Galli: “Programmare ripresa giusto, anticiparla pericoloso” 

“Se non si vuol ricominciare da capo” con i contagi da nuovo coronavirus, “bisognerà riprogrammare la ripresa. Ripresa che non dovrà avvenire prima del dovuto. La via da percorrere, a mio avviso, è quella di trovare il giusto mix fra utilizzo dei tamponi e dei test rapidi e di procedere per gradi cominciando a valutare le persone chiamate per prime a rientrare al lavoro”. E’ la visione dell’infettivologo Massimo Galli, primario dell’ospedale Sacco di Milano e docente di Malattie infettive all’università Statale del capoluogo lombardo. 

“Io suggerisco – spiega all’AdnKronos Salute – di operare sulle persone che devono rientrare una prima valutazione con i test rapidi degli anticorpi, per poi procedere con il tampone su quelli che hanno il test rapido positivo. Chi avesse anche il tampone positivo deve continuare la quarantena, gli altri a tampone negativo (discutendo se farne uno o due di verifica) potremmo considerarli ‘guariti’. I negativi al test rapido vanno al lavoro. Tutti dovranno utilizzare misure di protezione e rispettare il distanziamento”. 

Questa la premessa per evitare nuove fiammate dell’epidemia di Covid-19. Fermo restando che “programmare la ripresa è giusto, anticipare è pericoloso”, avverte Galli. Quello che è certo per lo specialista è che “bisogna espandere il fronte della diagnostica che è rimasto al di sotto del necessario. Finora ci si è concentrati tanto sul dilatare il più possibile i posti di terapia intensiva come era indispensabile fare, ma non si è moltiplicata la linea della diagnostica come era altrettanto indispensabile fare nell’ottica di una ripresa vitale. Il primo pensiero è ovviamente salvare vite, ma se ne salvano ulteriori se si evita l’ulteriore diffusione” del virus Sars-CoV-2 “e quest’ultimo è uno dei compiti che si possono svolgere con una copertura diagnostica più ampia. Si salva anche il Paese se ci mettiamo nelle condizioni di riprendere e di farlo in sicurezza. Al momento non vedo altra strada”. 

“E’ questa – ragiona Galli – una materia difficile. Stiamo capendo cosa si può fare, perché non c’è un ‘golden standard’ che ci può dire ‘si fa così’. Quello che è sicuro è che non riusciremo a processare centinaia di migliaia di tamponi che rischiano di essere anche ripetuti e di diventare milioni. Bisogna dunque trovare una via, incrociare due modalità – test rapidi per selezionare chi sottoporre a tampone – per facilitare il ritorno al lavoro delle persone il più rapidamente possibile”. 

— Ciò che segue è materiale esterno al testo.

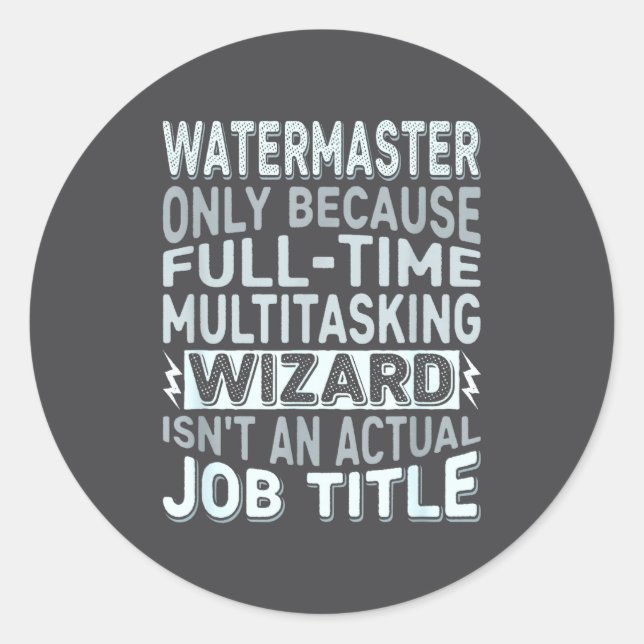 Pegatina Redonda Wizard Job Title Quote - Funny Watermaster  (Anverso)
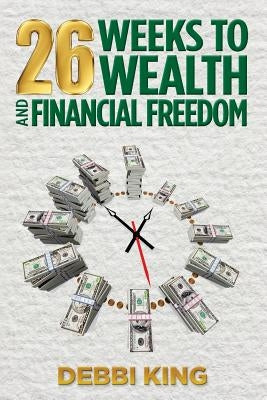 26 Weeks to Wealth and Financial Freedom by King, Debbi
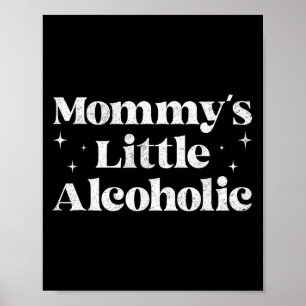 Mommys Little Alcoholic Funny Drunk Mom Life Alcoh Poster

“Penso quindi – riepiloga – che gli strumenti a rapido utilizzo abbiano una possibilità di impiego importante, insieme ai tamponi, in prospettiva di una riapertura quando sarà. I test sierologici che si fanno direttamente sul sangue sono estremamente più precisi, ma prima bisogna averli e potrebbero essere un test di verifica, rispetto alla sensibilità dei test pungidito”. 

Si potrà immaginare l’idea di una ‘patente’ del guarito o di una ‘patente per la ripresa’? “Ogni ragionamento dipende anche dalle aree del Paese che prendiamo in considerazione e da come si può approcciare il problema – osserva Galli – Pensiamo alla Lombardia” e ai numeri molto alti dell’epidemia registrati in questa regione. “Qui bisognerà capire. Se una persona non ha mai avuto nessun contatto con positivi e nessun sintomo, su questa si può valutare se rimandarla al lavoro con tutte le protezioni individuali, ma non si avrebbe certezza che non abbia contratto l’infezione. Proprio per questo ci si orienta a pensare a un uso esteso dei test rapidi per screenare chi il contatto con il virus l’ha avuto. In ogni caso, bisognerà impegnarsi a definire una strategia, se non si vuol ricominciare da capo”, conclude l’esperto.